Although the Greeks created rational medicine, their work was not always scientific in the modern sense of the term. Like other Greek pioneers of science, doctors were prone to think that more could be discovered through reflection and argument than by practice and experiment. There was not yet a distinction between philosophy and science, including the science of medicine. Hippocrates was the first to separate medicine from philosophy and to disprove the idea that disease was a punishment for sin. Much of the traditional treatment for injuries and ailments stemmed from folk medicine, a practice which uses the knowledge of herbs and accessible drugs, collected piece by piece through the ages, to cure everything from toothaches to infertility.

Stray references in Greek literature give us a better understanding of folk medicine and magic in Greek society. In Sophocles’s tragedy Philoctetes, the hero Philoctetes treats a snakebite on his foot using an unspecified herb as a palliative. The practice of singing incantations over wounds is mentioned in Homer’s Odyssey. Odysseus, wounded in his youth at a boar hunt, is said to have been skillfully bandaged by the sons of Autolycus, who then stopped the bleeding with incantations (Odyssey XIX, 455-458).
One of Hippocrates’s predecessors was Alcmaeon of Croton. In operating on the eye, Alcmaeon discovered ‘passages’ linking the sense organs to the brain, which he recognized as the seat of thought and feeling (an idea adopted by Plato, but not Aristotle). Alcmaeon was probably the first physician to formulate the doctrine of health as a balance among the powers of the body, these powers being constituent fluids with definite qualities and causal properties.

Health, or isonome (”equality before the law“) was a balance between these fluids.

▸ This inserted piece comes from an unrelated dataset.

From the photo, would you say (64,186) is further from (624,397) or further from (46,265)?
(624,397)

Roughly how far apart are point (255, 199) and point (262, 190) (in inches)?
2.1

When one dominated over another, illness, or monarche, developed. These terms, in another context, refer to the struggle between opposing political factions. Among the many qualities that needed to be held in balance were heat and cold, moisture and dryness, and bitterness and sweetness. This doctrine was later parlayed by Hippocrates into the Theory of the Four Humors, which provided the basis for medical theory up until the time of the American Revolution.
The philosophers/physicians Empedocles and Anaxagoras were contemporaries of Alcmaeon. Like other scientists of their day, they inquired about such quasi-medical topics as the composition of matter (is the primary element earth, fire, or water?), the seat of the human soul (some believed it to be the heart, some the liver, and still others the diaphragm), and the procreative process of humans (most held that the male sperm was exclusively responsible for conception).
A cursory survey of medical thought and practice throughout antiquity makes two underlying themes apparent. Throughout antiquity and into the Middle Ages there was a nexus between medicine and philosophy. Scientists in the ancient world often were philosophers as well as physicians, and the distinction between the two fields was often blurred. At its inception in the sixth century BCE, ancient medicine was a mere branch of natural philosophy. Even in Late Antiquity, when the philosopher/physician Galen reigned supreme, philosophy was considered a necessary part of medical training.
Unlike philosophy and medicine, which worked in harmony, the tension between medicine and religious belief often stifled or impeded physiological research. Throughout antiquity, rational medicine and faith healing existed side by side, never fully divorcing themselves from one another. Roman medicine, especially, was an eclectic blend of rational Hellenistic medicine, folk remedies, and religious cult practice. Like so many other aspects of antiquity, medicine was truly interdisciplinary, influencing and in turn being influenced by art, literature, philosophy, politics, and in no small way, religion.